━━━ TRECHO DO DOCUMENTO

Seguir esta instrução talvez pareça muito simples, mas invariavelmente a nossa reação é esta: “Oh! Render-me? Abandonar? Mas tenho tantas responsabilidades!”
E māyā, a ilusão, nos diz: “Não faças isto, ou sairás de minhas garras. Continua nas minhas garras para que eu possa chutar-te”.
O fato é que estamos constantemente sendo chutados por māyā, da mesma forma que o asno é escoiceado no focinho pela fêmea quando ele a procura para fazer sexo. De modo semelhante, gatos e cachorros estão sempre brigando e ganindo quando fazem sexo. Estes são os ardis da natureza.

━━━━━━

(INSTRUÇÃO 1) Transcreva do trecho a parte que vai de “Seguir esta instrução” a “ardis da natureza.”.
(INSTRUÇÃO 2) Segundo o trecho, o que gatos e cachorros estão sempre fazendo quando fazem sexo?
Os dados não têm nenhum papel aqui.

━━━ DADOS FORNECIDOS

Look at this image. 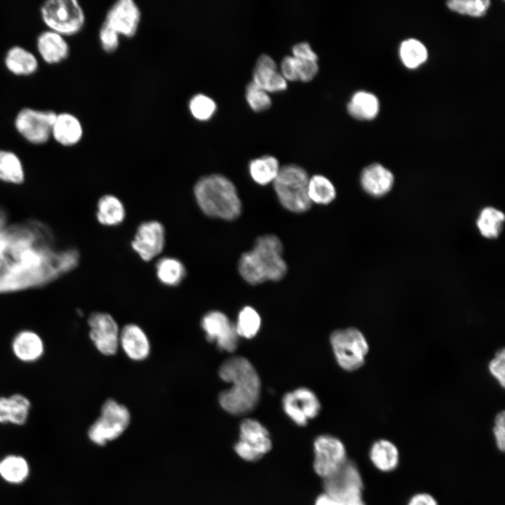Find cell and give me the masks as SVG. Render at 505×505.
Here are the masks:
<instances>
[{
  "mask_svg": "<svg viewBox=\"0 0 505 505\" xmlns=\"http://www.w3.org/2000/svg\"><path fill=\"white\" fill-rule=\"evenodd\" d=\"M76 249L62 248L50 228L36 220L0 231V295L44 287L73 270Z\"/></svg>",
  "mask_w": 505,
  "mask_h": 505,
  "instance_id": "cell-1",
  "label": "cell"
},
{
  "mask_svg": "<svg viewBox=\"0 0 505 505\" xmlns=\"http://www.w3.org/2000/svg\"><path fill=\"white\" fill-rule=\"evenodd\" d=\"M220 378L231 384L219 396L221 407L227 412L241 415L252 411L260 393V380L252 365L241 356L226 360L219 370Z\"/></svg>",
  "mask_w": 505,
  "mask_h": 505,
  "instance_id": "cell-2",
  "label": "cell"
},
{
  "mask_svg": "<svg viewBox=\"0 0 505 505\" xmlns=\"http://www.w3.org/2000/svg\"><path fill=\"white\" fill-rule=\"evenodd\" d=\"M283 245L275 235L260 236L253 248L244 252L238 262L243 278L252 285L267 281H279L286 274L287 265L283 257Z\"/></svg>",
  "mask_w": 505,
  "mask_h": 505,
  "instance_id": "cell-3",
  "label": "cell"
},
{
  "mask_svg": "<svg viewBox=\"0 0 505 505\" xmlns=\"http://www.w3.org/2000/svg\"><path fill=\"white\" fill-rule=\"evenodd\" d=\"M194 195L201 210L210 217L232 220L241 213V202L234 184L222 175L200 179L194 187Z\"/></svg>",
  "mask_w": 505,
  "mask_h": 505,
  "instance_id": "cell-4",
  "label": "cell"
},
{
  "mask_svg": "<svg viewBox=\"0 0 505 505\" xmlns=\"http://www.w3.org/2000/svg\"><path fill=\"white\" fill-rule=\"evenodd\" d=\"M309 180L307 173L299 166L289 164L280 168L273 182L278 201L285 209L301 213L311 208Z\"/></svg>",
  "mask_w": 505,
  "mask_h": 505,
  "instance_id": "cell-5",
  "label": "cell"
},
{
  "mask_svg": "<svg viewBox=\"0 0 505 505\" xmlns=\"http://www.w3.org/2000/svg\"><path fill=\"white\" fill-rule=\"evenodd\" d=\"M44 23L62 36L78 33L85 23V15L76 0H49L41 7Z\"/></svg>",
  "mask_w": 505,
  "mask_h": 505,
  "instance_id": "cell-6",
  "label": "cell"
},
{
  "mask_svg": "<svg viewBox=\"0 0 505 505\" xmlns=\"http://www.w3.org/2000/svg\"><path fill=\"white\" fill-rule=\"evenodd\" d=\"M330 343L342 368L354 371L363 365L369 346L360 330L354 328L337 330L330 335Z\"/></svg>",
  "mask_w": 505,
  "mask_h": 505,
  "instance_id": "cell-7",
  "label": "cell"
},
{
  "mask_svg": "<svg viewBox=\"0 0 505 505\" xmlns=\"http://www.w3.org/2000/svg\"><path fill=\"white\" fill-rule=\"evenodd\" d=\"M323 487L339 505H365L362 497L363 480L351 461L347 460L336 473L323 479Z\"/></svg>",
  "mask_w": 505,
  "mask_h": 505,
  "instance_id": "cell-8",
  "label": "cell"
},
{
  "mask_svg": "<svg viewBox=\"0 0 505 505\" xmlns=\"http://www.w3.org/2000/svg\"><path fill=\"white\" fill-rule=\"evenodd\" d=\"M130 413L128 409L116 401L109 399L102 406L98 419L90 426L88 436L99 445L118 438L128 427Z\"/></svg>",
  "mask_w": 505,
  "mask_h": 505,
  "instance_id": "cell-9",
  "label": "cell"
},
{
  "mask_svg": "<svg viewBox=\"0 0 505 505\" xmlns=\"http://www.w3.org/2000/svg\"><path fill=\"white\" fill-rule=\"evenodd\" d=\"M272 446L266 428L258 421L245 419L240 425V437L234 450L243 459L249 462L259 460Z\"/></svg>",
  "mask_w": 505,
  "mask_h": 505,
  "instance_id": "cell-10",
  "label": "cell"
},
{
  "mask_svg": "<svg viewBox=\"0 0 505 505\" xmlns=\"http://www.w3.org/2000/svg\"><path fill=\"white\" fill-rule=\"evenodd\" d=\"M315 472L323 479L336 473L347 461L343 443L331 435H321L314 443Z\"/></svg>",
  "mask_w": 505,
  "mask_h": 505,
  "instance_id": "cell-11",
  "label": "cell"
},
{
  "mask_svg": "<svg viewBox=\"0 0 505 505\" xmlns=\"http://www.w3.org/2000/svg\"><path fill=\"white\" fill-rule=\"evenodd\" d=\"M57 114L31 108L21 109L16 116L15 126L18 133L31 143L39 144L51 135Z\"/></svg>",
  "mask_w": 505,
  "mask_h": 505,
  "instance_id": "cell-12",
  "label": "cell"
},
{
  "mask_svg": "<svg viewBox=\"0 0 505 505\" xmlns=\"http://www.w3.org/2000/svg\"><path fill=\"white\" fill-rule=\"evenodd\" d=\"M89 337L99 352L106 356L116 354L119 346V330L113 317L95 311L88 318Z\"/></svg>",
  "mask_w": 505,
  "mask_h": 505,
  "instance_id": "cell-13",
  "label": "cell"
},
{
  "mask_svg": "<svg viewBox=\"0 0 505 505\" xmlns=\"http://www.w3.org/2000/svg\"><path fill=\"white\" fill-rule=\"evenodd\" d=\"M201 327L207 339L215 342L220 349L227 352L236 349L238 335L235 324L224 314L218 311L207 313L202 318Z\"/></svg>",
  "mask_w": 505,
  "mask_h": 505,
  "instance_id": "cell-14",
  "label": "cell"
},
{
  "mask_svg": "<svg viewBox=\"0 0 505 505\" xmlns=\"http://www.w3.org/2000/svg\"><path fill=\"white\" fill-rule=\"evenodd\" d=\"M285 414L297 425L304 426L309 419L316 417L321 409L320 402L310 389L301 387L285 394L282 400Z\"/></svg>",
  "mask_w": 505,
  "mask_h": 505,
  "instance_id": "cell-15",
  "label": "cell"
},
{
  "mask_svg": "<svg viewBox=\"0 0 505 505\" xmlns=\"http://www.w3.org/2000/svg\"><path fill=\"white\" fill-rule=\"evenodd\" d=\"M140 19V10L135 1L119 0L108 10L104 22L120 36L130 38L135 35Z\"/></svg>",
  "mask_w": 505,
  "mask_h": 505,
  "instance_id": "cell-16",
  "label": "cell"
},
{
  "mask_svg": "<svg viewBox=\"0 0 505 505\" xmlns=\"http://www.w3.org/2000/svg\"><path fill=\"white\" fill-rule=\"evenodd\" d=\"M164 242L163 225L157 221H150L139 226L131 245L143 260L149 261L161 253Z\"/></svg>",
  "mask_w": 505,
  "mask_h": 505,
  "instance_id": "cell-17",
  "label": "cell"
},
{
  "mask_svg": "<svg viewBox=\"0 0 505 505\" xmlns=\"http://www.w3.org/2000/svg\"><path fill=\"white\" fill-rule=\"evenodd\" d=\"M11 349L18 361L31 364L39 361L44 356L46 346L38 332L30 329H22L12 337Z\"/></svg>",
  "mask_w": 505,
  "mask_h": 505,
  "instance_id": "cell-18",
  "label": "cell"
},
{
  "mask_svg": "<svg viewBox=\"0 0 505 505\" xmlns=\"http://www.w3.org/2000/svg\"><path fill=\"white\" fill-rule=\"evenodd\" d=\"M31 408V400L21 393L0 396V424L23 426L28 421Z\"/></svg>",
  "mask_w": 505,
  "mask_h": 505,
  "instance_id": "cell-19",
  "label": "cell"
},
{
  "mask_svg": "<svg viewBox=\"0 0 505 505\" xmlns=\"http://www.w3.org/2000/svg\"><path fill=\"white\" fill-rule=\"evenodd\" d=\"M252 81L267 93L281 91L287 88V81L277 71L275 61L265 54L257 59Z\"/></svg>",
  "mask_w": 505,
  "mask_h": 505,
  "instance_id": "cell-20",
  "label": "cell"
},
{
  "mask_svg": "<svg viewBox=\"0 0 505 505\" xmlns=\"http://www.w3.org/2000/svg\"><path fill=\"white\" fill-rule=\"evenodd\" d=\"M119 345L128 358L142 361L150 353V344L144 330L135 324L124 326L119 334Z\"/></svg>",
  "mask_w": 505,
  "mask_h": 505,
  "instance_id": "cell-21",
  "label": "cell"
},
{
  "mask_svg": "<svg viewBox=\"0 0 505 505\" xmlns=\"http://www.w3.org/2000/svg\"><path fill=\"white\" fill-rule=\"evenodd\" d=\"M363 189L373 196H382L389 191L393 184V175L380 164L366 167L361 175Z\"/></svg>",
  "mask_w": 505,
  "mask_h": 505,
  "instance_id": "cell-22",
  "label": "cell"
},
{
  "mask_svg": "<svg viewBox=\"0 0 505 505\" xmlns=\"http://www.w3.org/2000/svg\"><path fill=\"white\" fill-rule=\"evenodd\" d=\"M36 46L43 60L55 64L67 58L69 48L63 36L51 30L45 31L37 38Z\"/></svg>",
  "mask_w": 505,
  "mask_h": 505,
  "instance_id": "cell-23",
  "label": "cell"
},
{
  "mask_svg": "<svg viewBox=\"0 0 505 505\" xmlns=\"http://www.w3.org/2000/svg\"><path fill=\"white\" fill-rule=\"evenodd\" d=\"M51 135L62 145L73 146L81 139L83 128L80 121L74 115L61 113L56 115Z\"/></svg>",
  "mask_w": 505,
  "mask_h": 505,
  "instance_id": "cell-24",
  "label": "cell"
},
{
  "mask_svg": "<svg viewBox=\"0 0 505 505\" xmlns=\"http://www.w3.org/2000/svg\"><path fill=\"white\" fill-rule=\"evenodd\" d=\"M370 459L378 470L383 472L392 471L399 463L398 450L391 441L381 439L371 446Z\"/></svg>",
  "mask_w": 505,
  "mask_h": 505,
  "instance_id": "cell-25",
  "label": "cell"
},
{
  "mask_svg": "<svg viewBox=\"0 0 505 505\" xmlns=\"http://www.w3.org/2000/svg\"><path fill=\"white\" fill-rule=\"evenodd\" d=\"M30 466L21 455L8 454L0 459V477L6 483L19 485L29 476Z\"/></svg>",
  "mask_w": 505,
  "mask_h": 505,
  "instance_id": "cell-26",
  "label": "cell"
},
{
  "mask_svg": "<svg viewBox=\"0 0 505 505\" xmlns=\"http://www.w3.org/2000/svg\"><path fill=\"white\" fill-rule=\"evenodd\" d=\"M7 69L15 75L27 76L38 68L36 57L29 50L20 46H13L8 50L5 58Z\"/></svg>",
  "mask_w": 505,
  "mask_h": 505,
  "instance_id": "cell-27",
  "label": "cell"
},
{
  "mask_svg": "<svg viewBox=\"0 0 505 505\" xmlns=\"http://www.w3.org/2000/svg\"><path fill=\"white\" fill-rule=\"evenodd\" d=\"M349 114L360 120L374 119L379 111V102L375 95L365 91L354 93L347 105Z\"/></svg>",
  "mask_w": 505,
  "mask_h": 505,
  "instance_id": "cell-28",
  "label": "cell"
},
{
  "mask_svg": "<svg viewBox=\"0 0 505 505\" xmlns=\"http://www.w3.org/2000/svg\"><path fill=\"white\" fill-rule=\"evenodd\" d=\"M280 170L278 160L272 156H264L251 161L249 173L252 179L260 185L274 182Z\"/></svg>",
  "mask_w": 505,
  "mask_h": 505,
  "instance_id": "cell-29",
  "label": "cell"
},
{
  "mask_svg": "<svg viewBox=\"0 0 505 505\" xmlns=\"http://www.w3.org/2000/svg\"><path fill=\"white\" fill-rule=\"evenodd\" d=\"M125 217L123 205L119 198L112 195L101 197L97 203V218L105 225H116Z\"/></svg>",
  "mask_w": 505,
  "mask_h": 505,
  "instance_id": "cell-30",
  "label": "cell"
},
{
  "mask_svg": "<svg viewBox=\"0 0 505 505\" xmlns=\"http://www.w3.org/2000/svg\"><path fill=\"white\" fill-rule=\"evenodd\" d=\"M308 195L311 203L327 205L335 198L336 190L327 177L315 175L309 178Z\"/></svg>",
  "mask_w": 505,
  "mask_h": 505,
  "instance_id": "cell-31",
  "label": "cell"
},
{
  "mask_svg": "<svg viewBox=\"0 0 505 505\" xmlns=\"http://www.w3.org/2000/svg\"><path fill=\"white\" fill-rule=\"evenodd\" d=\"M156 267L158 278L166 285H177L186 275L182 263L175 258L163 257L159 260Z\"/></svg>",
  "mask_w": 505,
  "mask_h": 505,
  "instance_id": "cell-32",
  "label": "cell"
},
{
  "mask_svg": "<svg viewBox=\"0 0 505 505\" xmlns=\"http://www.w3.org/2000/svg\"><path fill=\"white\" fill-rule=\"evenodd\" d=\"M24 180L22 163L12 152L0 150V180L20 184Z\"/></svg>",
  "mask_w": 505,
  "mask_h": 505,
  "instance_id": "cell-33",
  "label": "cell"
},
{
  "mask_svg": "<svg viewBox=\"0 0 505 505\" xmlns=\"http://www.w3.org/2000/svg\"><path fill=\"white\" fill-rule=\"evenodd\" d=\"M505 217L502 212L492 207L484 208L477 220L481 234L489 238L497 237L502 230Z\"/></svg>",
  "mask_w": 505,
  "mask_h": 505,
  "instance_id": "cell-34",
  "label": "cell"
},
{
  "mask_svg": "<svg viewBox=\"0 0 505 505\" xmlns=\"http://www.w3.org/2000/svg\"><path fill=\"white\" fill-rule=\"evenodd\" d=\"M400 55L407 67L416 68L426 60L427 50L420 41L410 39L401 43Z\"/></svg>",
  "mask_w": 505,
  "mask_h": 505,
  "instance_id": "cell-35",
  "label": "cell"
},
{
  "mask_svg": "<svg viewBox=\"0 0 505 505\" xmlns=\"http://www.w3.org/2000/svg\"><path fill=\"white\" fill-rule=\"evenodd\" d=\"M260 324L258 313L250 307H245L238 314L235 327L238 337L250 339L257 335Z\"/></svg>",
  "mask_w": 505,
  "mask_h": 505,
  "instance_id": "cell-36",
  "label": "cell"
},
{
  "mask_svg": "<svg viewBox=\"0 0 505 505\" xmlns=\"http://www.w3.org/2000/svg\"><path fill=\"white\" fill-rule=\"evenodd\" d=\"M216 108L215 102L202 93L194 95L189 102V109L192 116L200 121L210 119L215 114Z\"/></svg>",
  "mask_w": 505,
  "mask_h": 505,
  "instance_id": "cell-37",
  "label": "cell"
},
{
  "mask_svg": "<svg viewBox=\"0 0 505 505\" xmlns=\"http://www.w3.org/2000/svg\"><path fill=\"white\" fill-rule=\"evenodd\" d=\"M488 0H452L447 2L452 11L471 16L483 15L490 6Z\"/></svg>",
  "mask_w": 505,
  "mask_h": 505,
  "instance_id": "cell-38",
  "label": "cell"
},
{
  "mask_svg": "<svg viewBox=\"0 0 505 505\" xmlns=\"http://www.w3.org/2000/svg\"><path fill=\"white\" fill-rule=\"evenodd\" d=\"M246 100L250 108L255 112H262L269 109L271 100L268 93L253 81L249 83L245 90Z\"/></svg>",
  "mask_w": 505,
  "mask_h": 505,
  "instance_id": "cell-39",
  "label": "cell"
},
{
  "mask_svg": "<svg viewBox=\"0 0 505 505\" xmlns=\"http://www.w3.org/2000/svg\"><path fill=\"white\" fill-rule=\"evenodd\" d=\"M120 35L105 22L99 31V39L102 48L106 53H113L119 46Z\"/></svg>",
  "mask_w": 505,
  "mask_h": 505,
  "instance_id": "cell-40",
  "label": "cell"
},
{
  "mask_svg": "<svg viewBox=\"0 0 505 505\" xmlns=\"http://www.w3.org/2000/svg\"><path fill=\"white\" fill-rule=\"evenodd\" d=\"M295 58L297 81L308 82L312 80L318 71L317 62Z\"/></svg>",
  "mask_w": 505,
  "mask_h": 505,
  "instance_id": "cell-41",
  "label": "cell"
},
{
  "mask_svg": "<svg viewBox=\"0 0 505 505\" xmlns=\"http://www.w3.org/2000/svg\"><path fill=\"white\" fill-rule=\"evenodd\" d=\"M488 368L492 375L495 377L501 387L504 388L505 384V351L504 348L495 354L494 357L489 363Z\"/></svg>",
  "mask_w": 505,
  "mask_h": 505,
  "instance_id": "cell-42",
  "label": "cell"
},
{
  "mask_svg": "<svg viewBox=\"0 0 505 505\" xmlns=\"http://www.w3.org/2000/svg\"><path fill=\"white\" fill-rule=\"evenodd\" d=\"M505 414L501 411L497 415L494 419L493 428L494 436L498 449L504 451L505 449Z\"/></svg>",
  "mask_w": 505,
  "mask_h": 505,
  "instance_id": "cell-43",
  "label": "cell"
},
{
  "mask_svg": "<svg viewBox=\"0 0 505 505\" xmlns=\"http://www.w3.org/2000/svg\"><path fill=\"white\" fill-rule=\"evenodd\" d=\"M292 56L297 59L317 62V55L307 42H300L295 44L292 47Z\"/></svg>",
  "mask_w": 505,
  "mask_h": 505,
  "instance_id": "cell-44",
  "label": "cell"
},
{
  "mask_svg": "<svg viewBox=\"0 0 505 505\" xmlns=\"http://www.w3.org/2000/svg\"><path fill=\"white\" fill-rule=\"evenodd\" d=\"M281 74L287 81H297L295 69V58L292 55H286L281 64Z\"/></svg>",
  "mask_w": 505,
  "mask_h": 505,
  "instance_id": "cell-45",
  "label": "cell"
},
{
  "mask_svg": "<svg viewBox=\"0 0 505 505\" xmlns=\"http://www.w3.org/2000/svg\"><path fill=\"white\" fill-rule=\"evenodd\" d=\"M408 505H438V503L431 494L419 493L410 498Z\"/></svg>",
  "mask_w": 505,
  "mask_h": 505,
  "instance_id": "cell-46",
  "label": "cell"
},
{
  "mask_svg": "<svg viewBox=\"0 0 505 505\" xmlns=\"http://www.w3.org/2000/svg\"><path fill=\"white\" fill-rule=\"evenodd\" d=\"M314 505H339L337 501L328 494L324 492L319 495Z\"/></svg>",
  "mask_w": 505,
  "mask_h": 505,
  "instance_id": "cell-47",
  "label": "cell"
},
{
  "mask_svg": "<svg viewBox=\"0 0 505 505\" xmlns=\"http://www.w3.org/2000/svg\"><path fill=\"white\" fill-rule=\"evenodd\" d=\"M8 215L6 210L0 206V231L7 226Z\"/></svg>",
  "mask_w": 505,
  "mask_h": 505,
  "instance_id": "cell-48",
  "label": "cell"
}]
</instances>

━━━━━━

(RESPOSTA ESPERADA 1)
Seguir esta instrução talvez pareça muito simples, mas invariavelmente a nossa reação é esta: “Oh! Render-me? Abandonar? Mas tenho tantas responsabilidades!”
E māyā, a ilusão, nos diz: “Não faças isto, ou sairás de minhas garras. Continua nas minhas garras para que eu possa chutar-te”.
O fato é que estamos constantemente sendo chutados por māyā, da mesma forma que o asno é escoiceado no focinho pela fêmea quando ele a procura para fazer sexo. De modo semelhante, gatos e cachorros estão sempre brigando e ganindo quando fazem sexo. Estes são os ardis da natureza.

(RESPOSTA ESPERADA 2) Estão sempre brigando e ganindo.